INSTRUÇÃO 1:
Responda às perguntas abaixo sobre a entrevista a respeito de arquitetura escolar.
(a) Segundo Giselle Arteiro, em que termos a maioria dos edifícios escolares ainda é pensada?
(b) Em que unidade de medida o espaço deve ser pensado, de acordo com ela?
(c) Qual é o grande problema que ela aponta ao explicar a distância entre o fazer arquitetônico e um edifício verdadeiramente responsivo?
INSTRUÇÃO 2: Dê continuidade à entrevista sobre arquitetura escolar a partir da última frase apresentada.

TRECHO DO TEXTO:

Em entrevista ao Portal Aprendiz, a arquiteta e coordenadora do GAE, Giselle Arteiro Azevedo, fala sobre a necessidade dos prédios escolares serem responsivos e estarem em estado de troca permanente com o entorno escolar.
Portal Aprendiz: A senhora defende o conceito de que “todo espaço é pedagógico” e que a escola, sendo o primeiro contato exógeno da criança, deve ser atraente e estimulante. O que significa dizer que “todo espaço é pedagógico”?
Giselle Arteiro: A maioria dos edifícios escolares ainda é pensada em termos quantitativos, com espaços projetados por metro quadrado por criança. Mas o espaço é tridimensional, deve ser pensado em metros cúbicos. E não só: deve ser pensado na interação pessoa e ambiente e também nas relações espaciais que existem dentro e fora da escola. Me incomoda muito quando entro em uma sala de aula e vejo janelas altas, que não permitem que a criança estudando visualize e se conecte com o pátio ou com a cidade lá fora.
Os questionamentos na hora de projetar uma escola devem partir do princípio de que o espaço é sim pedagógico e deve ser responsivo. Que ele pode ensinar através de sua própria arquitetura, seus processos construtivos e do entendimento que existe uma relação entre a criança com esse processo de construção. Nós, arquitetos, temos que nos perguntar: de que maneira esse edifício pode ensinar? De que maneira ele funciona como um artefato sócio, físico, cultural e tecnológico? O edifício escolar tem que ser responsivo. Deve estimular a formação, a construção de conhecimento e promover a curiosidade.
Portal Aprendiz: A que você credita a distância entre o fazer arquitetônico de um projeto escolar e o desejo de um edifício verdadeiramente responsivo?
GA: O grande problema é que a formação em arquitetura não conversa com a escola. Não adianta projetar uma arquitetura escolar se não se conhece o cotidiano escolar, se nunca se falou com os educadores ou educandos. É necessário vivenciar essa realidade.

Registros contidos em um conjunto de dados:
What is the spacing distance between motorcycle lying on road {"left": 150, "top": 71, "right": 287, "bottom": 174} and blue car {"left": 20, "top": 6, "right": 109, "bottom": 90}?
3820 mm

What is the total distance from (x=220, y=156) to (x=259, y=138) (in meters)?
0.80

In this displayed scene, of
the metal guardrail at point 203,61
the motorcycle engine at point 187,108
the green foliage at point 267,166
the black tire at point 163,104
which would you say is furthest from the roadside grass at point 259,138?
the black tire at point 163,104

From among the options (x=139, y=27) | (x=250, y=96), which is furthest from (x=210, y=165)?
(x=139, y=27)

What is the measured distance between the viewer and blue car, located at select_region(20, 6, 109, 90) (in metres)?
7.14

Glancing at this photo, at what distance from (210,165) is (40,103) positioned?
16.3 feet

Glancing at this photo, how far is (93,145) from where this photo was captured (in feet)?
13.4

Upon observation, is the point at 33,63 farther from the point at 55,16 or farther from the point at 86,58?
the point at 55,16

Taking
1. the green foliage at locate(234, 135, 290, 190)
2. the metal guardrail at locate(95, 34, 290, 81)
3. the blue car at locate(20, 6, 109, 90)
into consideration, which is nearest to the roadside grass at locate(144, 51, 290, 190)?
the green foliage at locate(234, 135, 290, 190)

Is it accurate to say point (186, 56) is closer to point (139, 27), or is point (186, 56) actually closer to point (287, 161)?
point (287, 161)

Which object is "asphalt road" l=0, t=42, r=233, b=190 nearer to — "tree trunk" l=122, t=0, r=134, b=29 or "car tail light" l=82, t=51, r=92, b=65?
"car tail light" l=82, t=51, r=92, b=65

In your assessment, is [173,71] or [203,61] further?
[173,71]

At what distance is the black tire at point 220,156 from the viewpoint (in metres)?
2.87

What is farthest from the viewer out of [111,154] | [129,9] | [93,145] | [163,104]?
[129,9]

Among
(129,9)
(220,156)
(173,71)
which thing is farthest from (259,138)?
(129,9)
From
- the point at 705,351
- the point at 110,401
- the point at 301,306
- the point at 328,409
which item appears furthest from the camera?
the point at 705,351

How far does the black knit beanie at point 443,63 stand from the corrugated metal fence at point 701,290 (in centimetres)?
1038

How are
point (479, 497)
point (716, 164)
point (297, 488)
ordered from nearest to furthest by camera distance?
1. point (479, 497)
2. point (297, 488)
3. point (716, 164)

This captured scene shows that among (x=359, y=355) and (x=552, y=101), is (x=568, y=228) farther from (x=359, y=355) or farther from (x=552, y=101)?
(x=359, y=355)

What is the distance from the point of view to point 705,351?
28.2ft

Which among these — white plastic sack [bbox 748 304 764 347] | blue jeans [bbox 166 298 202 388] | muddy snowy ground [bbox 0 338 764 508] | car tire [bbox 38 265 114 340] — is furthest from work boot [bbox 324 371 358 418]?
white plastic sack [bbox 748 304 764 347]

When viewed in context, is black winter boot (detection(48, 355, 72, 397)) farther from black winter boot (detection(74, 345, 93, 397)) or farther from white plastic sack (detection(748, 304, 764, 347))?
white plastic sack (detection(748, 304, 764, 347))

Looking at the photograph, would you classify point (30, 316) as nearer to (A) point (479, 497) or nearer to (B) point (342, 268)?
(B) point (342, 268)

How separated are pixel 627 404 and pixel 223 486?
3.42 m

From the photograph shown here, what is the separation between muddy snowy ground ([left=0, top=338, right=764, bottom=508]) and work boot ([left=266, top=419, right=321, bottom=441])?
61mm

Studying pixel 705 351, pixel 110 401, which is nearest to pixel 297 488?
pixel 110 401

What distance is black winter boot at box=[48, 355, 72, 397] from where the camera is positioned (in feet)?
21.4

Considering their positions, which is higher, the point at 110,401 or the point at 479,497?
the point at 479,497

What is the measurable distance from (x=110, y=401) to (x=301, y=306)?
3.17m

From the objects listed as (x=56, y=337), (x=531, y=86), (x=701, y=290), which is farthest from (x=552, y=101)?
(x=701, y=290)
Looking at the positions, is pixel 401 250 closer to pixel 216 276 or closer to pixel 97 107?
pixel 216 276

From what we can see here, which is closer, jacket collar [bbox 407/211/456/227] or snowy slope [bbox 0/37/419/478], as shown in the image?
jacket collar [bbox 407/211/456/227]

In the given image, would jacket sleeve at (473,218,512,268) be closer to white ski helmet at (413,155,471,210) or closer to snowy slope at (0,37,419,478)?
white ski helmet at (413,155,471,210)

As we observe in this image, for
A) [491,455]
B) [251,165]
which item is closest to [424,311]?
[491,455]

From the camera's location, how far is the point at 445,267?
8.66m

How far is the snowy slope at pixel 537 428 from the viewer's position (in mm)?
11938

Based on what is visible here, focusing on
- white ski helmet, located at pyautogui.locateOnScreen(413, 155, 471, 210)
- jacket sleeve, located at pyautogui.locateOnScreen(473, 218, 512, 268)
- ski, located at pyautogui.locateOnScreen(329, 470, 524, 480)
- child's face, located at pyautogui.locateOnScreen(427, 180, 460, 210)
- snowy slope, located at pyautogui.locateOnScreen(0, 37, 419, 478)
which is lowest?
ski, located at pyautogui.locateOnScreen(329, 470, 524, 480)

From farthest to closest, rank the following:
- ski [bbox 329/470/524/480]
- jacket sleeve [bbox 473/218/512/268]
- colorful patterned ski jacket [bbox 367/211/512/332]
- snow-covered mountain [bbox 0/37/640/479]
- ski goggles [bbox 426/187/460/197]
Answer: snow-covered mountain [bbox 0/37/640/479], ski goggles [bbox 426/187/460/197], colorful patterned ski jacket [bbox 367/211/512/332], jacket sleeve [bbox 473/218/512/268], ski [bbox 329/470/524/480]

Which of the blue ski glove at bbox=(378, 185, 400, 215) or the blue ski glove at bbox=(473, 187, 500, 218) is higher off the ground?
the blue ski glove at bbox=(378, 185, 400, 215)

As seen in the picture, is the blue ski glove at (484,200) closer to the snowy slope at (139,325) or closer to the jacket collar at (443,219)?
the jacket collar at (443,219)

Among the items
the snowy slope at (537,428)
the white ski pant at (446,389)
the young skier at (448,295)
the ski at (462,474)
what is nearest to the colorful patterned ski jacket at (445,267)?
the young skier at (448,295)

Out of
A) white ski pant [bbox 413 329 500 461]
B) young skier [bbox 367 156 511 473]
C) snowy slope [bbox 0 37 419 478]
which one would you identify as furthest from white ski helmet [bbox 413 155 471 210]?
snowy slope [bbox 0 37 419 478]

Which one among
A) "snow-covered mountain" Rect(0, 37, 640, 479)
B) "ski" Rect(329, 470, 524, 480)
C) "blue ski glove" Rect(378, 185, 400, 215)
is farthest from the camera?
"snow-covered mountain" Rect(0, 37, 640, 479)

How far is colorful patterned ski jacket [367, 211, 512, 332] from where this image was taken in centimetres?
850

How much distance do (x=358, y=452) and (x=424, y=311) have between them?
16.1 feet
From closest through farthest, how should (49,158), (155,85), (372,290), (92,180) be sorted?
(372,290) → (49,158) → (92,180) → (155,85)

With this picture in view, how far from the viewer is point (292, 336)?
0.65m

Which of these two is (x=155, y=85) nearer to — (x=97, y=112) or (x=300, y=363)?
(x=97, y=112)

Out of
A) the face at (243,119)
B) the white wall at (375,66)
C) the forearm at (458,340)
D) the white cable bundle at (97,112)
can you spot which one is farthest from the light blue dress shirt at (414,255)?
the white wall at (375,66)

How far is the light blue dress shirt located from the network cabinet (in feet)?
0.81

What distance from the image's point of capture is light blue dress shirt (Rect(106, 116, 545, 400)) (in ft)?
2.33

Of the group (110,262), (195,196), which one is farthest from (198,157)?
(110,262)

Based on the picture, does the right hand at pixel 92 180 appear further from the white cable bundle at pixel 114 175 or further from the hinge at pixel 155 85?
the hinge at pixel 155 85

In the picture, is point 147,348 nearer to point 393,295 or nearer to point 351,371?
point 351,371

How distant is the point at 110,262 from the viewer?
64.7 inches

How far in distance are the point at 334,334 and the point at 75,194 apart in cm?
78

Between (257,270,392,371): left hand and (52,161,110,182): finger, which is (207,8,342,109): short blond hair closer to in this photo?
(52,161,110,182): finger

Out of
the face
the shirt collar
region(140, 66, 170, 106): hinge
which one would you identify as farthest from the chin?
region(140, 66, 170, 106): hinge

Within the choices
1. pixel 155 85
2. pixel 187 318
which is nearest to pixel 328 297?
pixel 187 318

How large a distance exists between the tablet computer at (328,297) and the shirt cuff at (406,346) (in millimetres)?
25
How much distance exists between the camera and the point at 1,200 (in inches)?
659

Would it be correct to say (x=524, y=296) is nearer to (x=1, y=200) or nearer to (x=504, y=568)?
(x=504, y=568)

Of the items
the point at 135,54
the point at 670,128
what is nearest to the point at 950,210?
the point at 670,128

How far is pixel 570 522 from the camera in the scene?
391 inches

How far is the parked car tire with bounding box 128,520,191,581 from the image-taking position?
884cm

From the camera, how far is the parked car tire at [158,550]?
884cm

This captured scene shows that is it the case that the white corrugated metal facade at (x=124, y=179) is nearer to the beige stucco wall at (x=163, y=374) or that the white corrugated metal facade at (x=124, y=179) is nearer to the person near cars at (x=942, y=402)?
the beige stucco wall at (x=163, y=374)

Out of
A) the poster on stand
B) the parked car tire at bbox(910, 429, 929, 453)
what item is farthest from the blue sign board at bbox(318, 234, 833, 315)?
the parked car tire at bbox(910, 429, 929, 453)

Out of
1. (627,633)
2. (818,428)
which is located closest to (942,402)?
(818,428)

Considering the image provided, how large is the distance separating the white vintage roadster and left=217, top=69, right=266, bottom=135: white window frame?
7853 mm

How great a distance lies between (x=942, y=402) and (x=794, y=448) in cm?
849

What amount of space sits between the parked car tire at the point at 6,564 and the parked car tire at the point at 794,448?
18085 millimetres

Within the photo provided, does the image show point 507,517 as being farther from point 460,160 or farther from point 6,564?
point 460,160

RESPOSTA 1:
(a) Em termos quantitativos, com espaços projetados por metro quadrado por criança.
(b) Em metros cúbicos.
(c) A formação em arquitetura não conversa com a escola.

RESPOSTA 2:
O que o GAE tem trabalhado ao longo dos anos é enfatizar a importância de projetos participativos com os alunos de arquitetura e urbanismo, entendendo o papel social fundamental dos arquitetos. Na formação da FAU, são incentivadas visitas de campo e o conhecimento da comunidade na criação de projetos de arquitetura escolar. A arquitetura escolar responsiva só é possível a partir da conversa e interlocução entre os sujeitos que habitam esse espaço.
Portal Aprendiz: Você pode citar exemplos e experiências positivas e negativas de construções espaciais escolares no país?
GA: No Brasil, temos a tradição do projeto padronizado. É como se a arquitetura escolar fosse um carimbo replicado em vários contextos diferentes, o que resulta em uma inadequação desconectada da sua realidade. Um dos exemplos que posso dar é o projeto das creches Proinfância. Ela está sendo replicada em várias regiões e tem apresentado problemas responsivos tanto em climas quentes como frios. Não se pode fazer uma receita e sair replicando esse padrão sem levar em consideração as especificidades de cada região.
As melhores situações vistas pelo GAE são as de escolas que têm espaços livres, generosos. Espaços modulares, que dão direito ao céu e ao sol. Escolas que pensam os pátios para muito além do horário de recreio, enxergando o seu valor enquanto espaço pedagógico. São situações em que os espaços intermediários entre o dentro e o fora funcionam como uma extensão da sala de aula, promovendo o enriquecimento de olhares, sensações e percepções.
E aí eu já avanço para o espaço urbano, porque a escola não dá conta de educar sozinha. As aulas têm que se estender para as praças, parques, espaços públicos da cidade. Por que não ter uma aula de ciência e estudar a fauna e a flora numa praça próxima ao edifício escolar?
Portal Aprendiz: O GAE produz também material sobre como essa escola pode interagir com a comunidade e território onde está inserida. Como você enxerga essa cidade educadora?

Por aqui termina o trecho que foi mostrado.